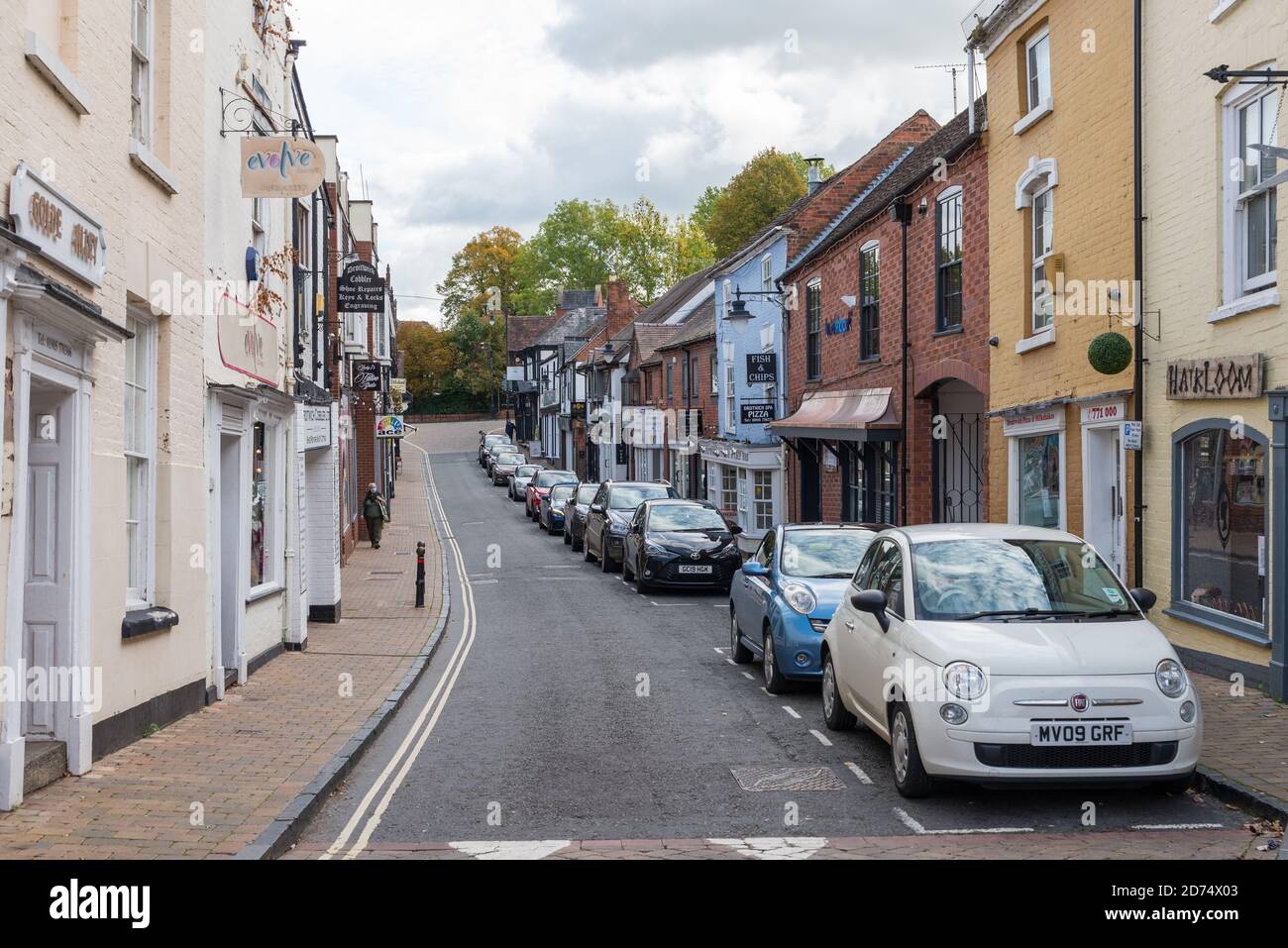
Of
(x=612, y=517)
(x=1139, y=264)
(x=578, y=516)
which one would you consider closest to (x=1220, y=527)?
(x=1139, y=264)

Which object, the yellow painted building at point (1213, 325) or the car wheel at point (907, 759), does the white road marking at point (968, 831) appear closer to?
the car wheel at point (907, 759)

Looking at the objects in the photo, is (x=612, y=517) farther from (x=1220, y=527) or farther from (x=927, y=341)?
(x=1220, y=527)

| WHAT YOU SHOULD DO |
Write out the whole listing above word for word, but leave out the picture.

| WRITTEN SOLUTION |
Of
(x=612, y=517)
(x=1139, y=264)
(x=578, y=516)
which one would you consider closest to (x=1220, y=527)?
(x=1139, y=264)

Which object, the yellow painted building at point (1213, 325) or the car wheel at point (907, 759), does the white road marking at point (968, 831) appear closer to?
the car wheel at point (907, 759)

Looking at the objects in the photo, is (x=612, y=517) farther from (x=1220, y=527) or farther from (x=927, y=341)?
(x=1220, y=527)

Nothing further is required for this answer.